Can you tell us anything else about the research into Angelman Syndrome that your lab has been doing and how it is progressing?
We have been developing artificial transcription factors for targeted gene expression therapy of Ube3a in a mouse model of Angelman Syndrome. The factors are based on DNA binding proteins known as zinc finger proteins which recognize and target specific areas of DNA. The factor was designed to turn the Ube3a -antisense transcript down on the paternal chromosome, which we hoped would restore Ube3a expression in the brain. Our preliminary data suggests that we are able to inject this purified factor into mice and it is indeed able to activate expression of UBE3A in the mice brains. This is a very exciting result for us for several reasons. Most injected proteins as well as many drugs are not able to cross the blood-brain barrier, a membrane of tightly packed cells that protects the brain from foreign substances in the blood. However, our engineered protein seems able to get in. It also seems to activate the Ube3a gene, and by using a special antibody that binds to the area of interest we are fairly convinced that it is the silenced paternal copy that is getting turned on. I say “seems” and “suggests” because we have not published these findings yet, which means our work has not been peer reviewed by other scientists. We want, and the community should also want, that everyone can look at our work and agree that it is true. As a scientist I need to be the biggest skeptic of my own work, and part of that is carefully building proof that what we think is happening is actually happening. We hope to publish the first chapter of our story soon.
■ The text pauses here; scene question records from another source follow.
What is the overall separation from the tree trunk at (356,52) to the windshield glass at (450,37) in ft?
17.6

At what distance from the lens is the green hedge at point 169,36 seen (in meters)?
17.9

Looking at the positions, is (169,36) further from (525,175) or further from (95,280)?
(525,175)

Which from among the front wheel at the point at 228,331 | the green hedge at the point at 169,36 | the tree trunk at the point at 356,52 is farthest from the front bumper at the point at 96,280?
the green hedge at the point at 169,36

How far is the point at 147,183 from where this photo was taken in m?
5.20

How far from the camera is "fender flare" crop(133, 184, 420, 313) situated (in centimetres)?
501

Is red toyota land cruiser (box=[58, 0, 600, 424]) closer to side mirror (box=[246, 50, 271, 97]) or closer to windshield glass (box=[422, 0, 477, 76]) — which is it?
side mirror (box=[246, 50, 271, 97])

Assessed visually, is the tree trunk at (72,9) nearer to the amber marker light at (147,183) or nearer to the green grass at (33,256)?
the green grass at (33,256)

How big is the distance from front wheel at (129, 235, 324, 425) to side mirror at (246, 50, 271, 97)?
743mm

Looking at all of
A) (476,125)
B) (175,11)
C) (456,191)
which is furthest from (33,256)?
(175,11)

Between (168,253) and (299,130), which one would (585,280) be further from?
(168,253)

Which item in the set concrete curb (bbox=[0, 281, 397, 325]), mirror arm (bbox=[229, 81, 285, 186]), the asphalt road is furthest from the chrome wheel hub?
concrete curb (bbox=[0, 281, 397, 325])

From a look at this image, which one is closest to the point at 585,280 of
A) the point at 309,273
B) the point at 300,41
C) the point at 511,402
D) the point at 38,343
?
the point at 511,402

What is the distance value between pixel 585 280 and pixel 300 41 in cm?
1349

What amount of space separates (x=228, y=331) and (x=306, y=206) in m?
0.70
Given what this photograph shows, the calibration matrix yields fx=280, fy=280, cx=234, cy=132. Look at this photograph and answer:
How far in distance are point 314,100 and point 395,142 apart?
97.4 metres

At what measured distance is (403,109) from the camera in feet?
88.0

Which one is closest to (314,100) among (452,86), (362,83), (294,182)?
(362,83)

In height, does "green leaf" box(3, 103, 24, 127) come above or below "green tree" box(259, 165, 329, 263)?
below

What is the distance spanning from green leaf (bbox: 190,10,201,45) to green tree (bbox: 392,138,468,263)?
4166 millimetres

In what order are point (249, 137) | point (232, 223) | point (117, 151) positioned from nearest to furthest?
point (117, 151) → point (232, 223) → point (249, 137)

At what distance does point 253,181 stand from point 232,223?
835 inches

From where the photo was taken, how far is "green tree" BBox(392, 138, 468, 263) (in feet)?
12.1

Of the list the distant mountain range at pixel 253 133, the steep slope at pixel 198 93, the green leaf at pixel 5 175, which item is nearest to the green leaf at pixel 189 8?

However, there will be more chapters because there are still many things we need to learn before we can think about trying to activate UBE3A in a person. We need to understand the potential side effects of our treatment, and if any genes besides UBE3A are affected. We need to know how long the activation lasts after treatment. And of course we need to know what affect this treatment has on the behavior of the Angelman mouse. All those studies are also in progress right now. One of the things that we and others have been learning is that the symptoms that our mouse model of Angelman Syndrome display is a lot milder than what we typically see in people. We have some ideas about why that might be, and with the help of the Foundation for Angelman Syndrome Therapeutics (FAST), we are building better rodent models of the disease. If successful, these new models will help us and the rest of the research community to test drugs and develop new targeted therapies. I think the advances that have been made in just the past few years, Dr. Ben Philpot’s discovery of a Ube3a-activating drug, Dr. Ed Weeber’s gene therapy experiments restoring Ube3a expression in mice, and Dr. Art Beaudet’s antisense termination experiments and oligonuclotide therapy, are all very exciting and certainly seem to offer hope for better treatments. I have certainly been inspired by their work and the work and support of the broader Angelman Syndrome community, and I am glad to think that I might be able to contribute to that.
* Bailus and Segal: The prospect of molecular therapy for Angelman syndrome and other monogenic neurologic disorders. BMC Neuroscience 2014 15:76.